ISU employees must add a step to their to-do list for reserving lodging during travel in the state.
As of Jan. 1, all in-state lodging providers must complete the state Department of Public Safety's human trafficking prevention training to receive public funds for state employee lodging, conferences, meetings, banquets or any state-funded event.
The law doesn't create additional paperwork for employees. Questions can be directed to firstname.lastname@example.org.
"It impacts employees who use state funds to pay for lodging," said Heather Paris, associate vice president central finance and finance delivery. "It really focuses on general funds and state grants. This does not apply to out-of-state travel."

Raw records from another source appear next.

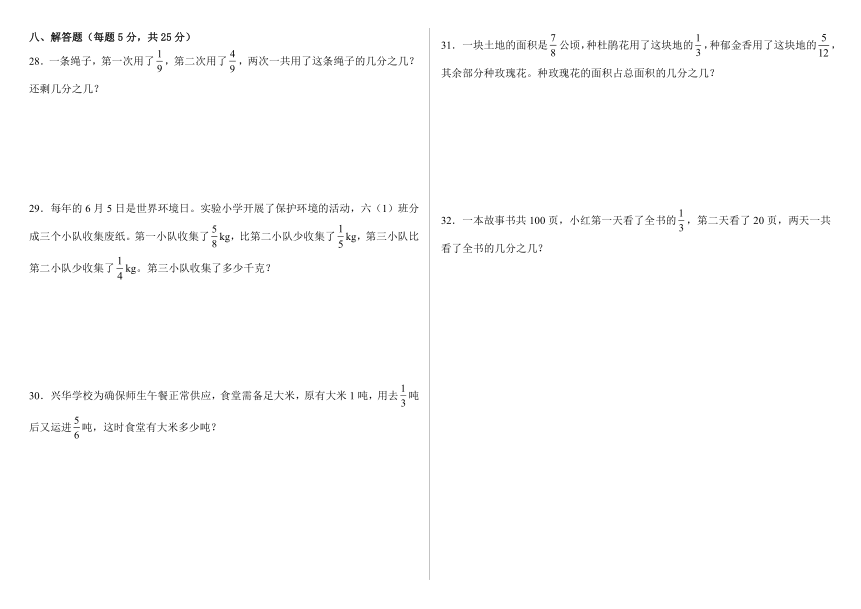 八、解答题（每题 5 分，共 25 分）

28．一条绳子，第一次用了$\frac{1}{9}$，第二次用了$\frac{4}{9}$，两次一共用了这条绳子的几分之几？还剩几分之几？

29．每年的 6 月 5 日是世界环境日。实验小学开展了保护环境的活动，六（1）班分成三个小队收集废纸。第一小队收集了$\frac{5}{8}$kg，比第二小队少收集了$\frac{1}{5}$kg，第三小队比第二小队少收集了$\frac{1}{4}$kg。第三小队收集了多少千克？

30．兴华学校为确保师生午餐正常供应，食堂需备足大米，原有大米 1 吨，用去$\frac{1}{3}$吨后又运进$\frac{5}{6}$吨，这时食堂有大米多少吨？

31．一块土地的面积是$\frac{7}{8}$公顷，种杜鹃花用了这块地的$\frac{1}{3}$，种郁金香用了这块地的$\frac{5}{12}$，其余部分种玫瑰花。种玫瑰花的面积占总面积的几分之几？

32．一本故事书共 100 页，小红第一天看了全书的$\frac{1}{3}$，第二天看了 20 页，两天一共看了全书的几分之几？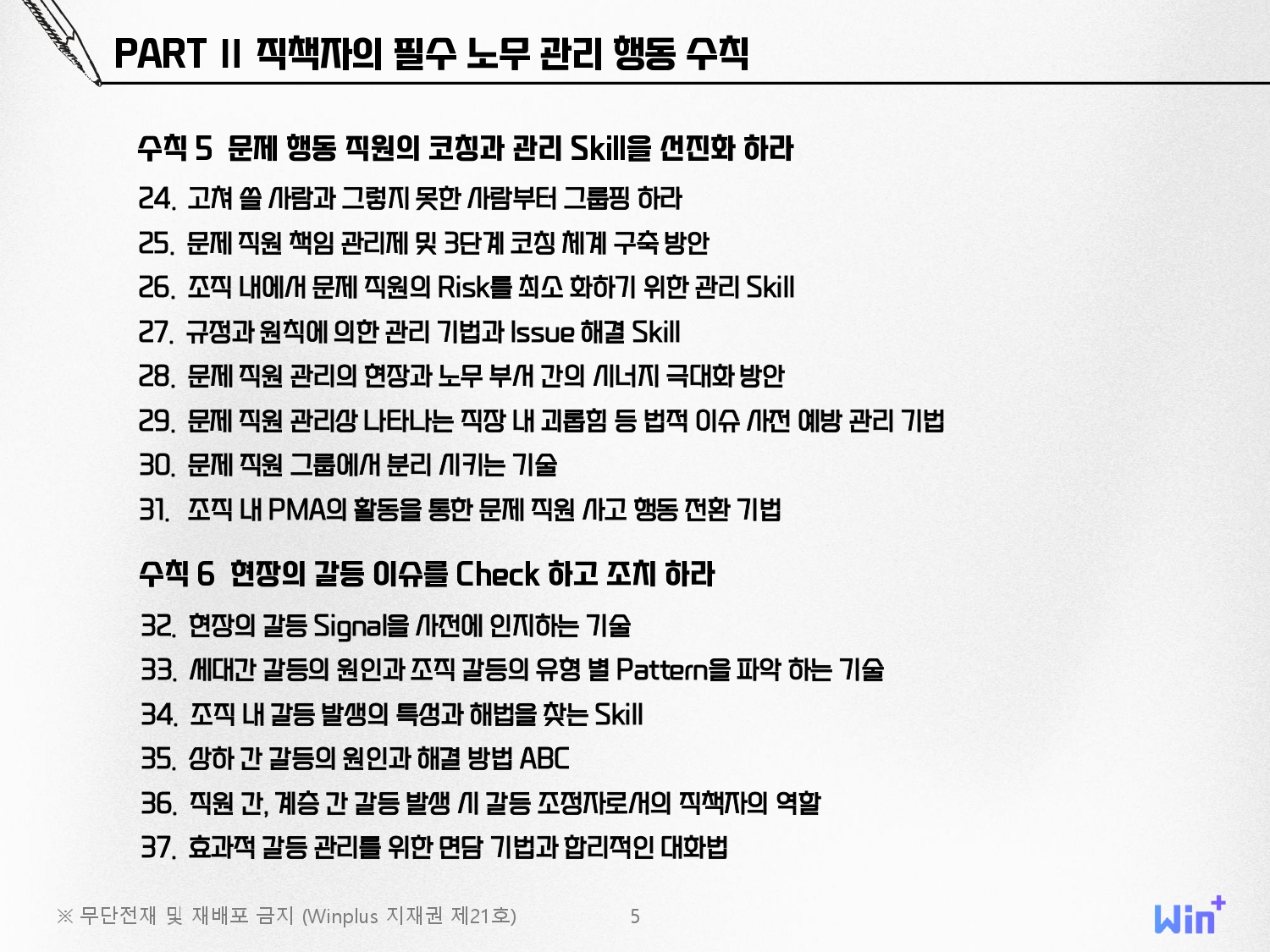 PART II 직책자의 필수 노무 관리 행동 수칙

수칙 5 문제 행동 직원의 코칭과 관리 Skill을 선진화 하라

24. 고쳐 쓸 사람과 그렇지 못한 사람부터 그룹핑 하라
25. 문제 직원 책임 관리제 및 3단계 코칭 체계 구축 방안
26. 조직 내에서 문제 직원의 Risk를 최소 화하기 위한 관리 Skill
27. 규정과 원칙에 의한 관리 기법과 Issue 해결 Skill
28. 문제 직원 관리의 현장과 노무 부서 간의 시너지 극대화 방안
29. 문제 직원 관리상 나타나는 직장 내 괴롭힘 등 법적 이슈 사전 예방 관리 기법
30. 문제 직원 그룹에서 분리 시키는 기술
31. 조직 내 PMA의 활동을 통한 문제 직원 사고 행동 전환 기법

수칙 6 현장의 갈등 이슈를 Check 하고 조치 하라

32. 현장의 갈등 Signal을 사전에 인지하는 기술
33. 세대간 갈등의 원인과 조직 갈등의 유형 별 Pattern을 파악 하는 기술
34. 조직 내 갈등 발생의 특성과 해법을 찾는 Skill
35. 상하 간 갈등의 원인과 해결 방법 ABC
36. 직원 간, 계층 간 갈등 발생 시 갈등 조정자로서의 직책자의 역할
37. 효과적 갈등 관리를 위한 면담 기법과 합리적인 대화법

※ 무단전재 및 재배포 금지 (Winplus 지재권 제21호) 5

Win+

The law (Iowa Code 80.45A) -- which applies to all state agencies -- was passed in 2020 and impacts approximately 1,500 businesses in Iowa that pay Iowa hotel/motel taxes. If a lodging provider is not certified when state funds are used, employees will not be reimbursed for expenses.
The biggest impact will be felt by ISU Extension and Outreach staff, who frequently travel across the state, Paris said.
Airbnb and Vrbo locations must be certified because individual hosts are considered lodging providers. The law also requires compliance for conferences, meetings or banquets if the provider has lodging, regardless of whether an employee stays there.
Funds that can be used with a noncertified provider include federal sources, states other than Iowa and donations.
How to know
Determining if a lodging provider has completed certification is a mouse-click away. A website lists all certified locations across the state and is updated daily.
Procurement services is contacting all lodging providers the university has contracts with to encourage compliance. Employees who do not see their desired location on the certification list are asked to contact it and encourage compliance before making a reservation.
The online training for employees of lodging providers began in December and is available 24/7. It consists of watching a video in English or Spanish before completing a test. Once every employee has passed the test, the state sends a certificate that providers are asked to prominently display.
All employees of the lodging provider must pass the test before certification can happen, Paris said. "Being up against the holidays made it a bit of a challenge to get to all of their employees, but more locations are being added every day," she added.
About 270 lodging providers are certified, including the Gateway Hotel and Conference Center in Ames, which the university often uses when hosting guests.
All procurement/expense specialists are being trained on the new law and are responsible for reviewing expense reports to ensure compliance.